The Authors edited the manuscript to accommodate reviewers' comments, and this has now been greatly improved.
The level of detail used to describe experimental procedures is however still a cause of concern for one reviewer, and this observation finds me in agreement.
In summary, the two key aspects that need to be addressed are:
1. Reporting (and reproducibility)
There is no reason why the amount of DNA used in each reaction should not be expressed in terms of ng/reaction. These values will either be small (e.g. Fig. 1) or will be expressed as dilutions of a reference solution (e.g. Fig. 4). The manuscript represents a useful resource for scientists trying to optimise extraction/amplification procedures on similar samples, but its utility is compromised if tested DNA concentrations cannot be reproduced. DNA concentrations should then be converted to ng throughout the manuscript, and added where missing (e.g. Figure S3). Similarly, the concentration of the 'Fish DNA' control sample should be added to table 1.

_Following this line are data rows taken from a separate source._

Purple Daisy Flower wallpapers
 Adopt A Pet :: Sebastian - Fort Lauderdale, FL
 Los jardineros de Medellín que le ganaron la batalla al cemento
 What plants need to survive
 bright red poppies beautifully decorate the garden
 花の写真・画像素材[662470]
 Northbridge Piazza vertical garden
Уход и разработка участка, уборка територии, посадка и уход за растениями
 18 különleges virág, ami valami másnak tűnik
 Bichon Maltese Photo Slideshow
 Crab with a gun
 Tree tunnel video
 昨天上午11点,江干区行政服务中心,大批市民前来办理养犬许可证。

2. Sensitivity and false positives
The extraction procedure leaves the authors with very low amounts of DNA, so low they could result from a minor deviations of background absorbance in NanoDrop reads (also, the number of significant figures reported in Table 1 seems to be way beyond the sensitivity limits of the instrument). Although the authors' results are consistent with DNA being present in all samples (but foregut extracts, by definition) despite the low concentrations detected, how very minor variations in the amount of template DNA (roughly between 1 and ~5 ng/reaction, i.e. in the range of technical variability) can have such dramatic effects on PCR efficiency is more difficult to explain. Variability between DNA extracts (often of the same order of magnitude than the average) and their purity could account for the observed changes, particularly considering the low absolute values. I thus echo the request for a clear acknowledgement of such problems in the manuscript.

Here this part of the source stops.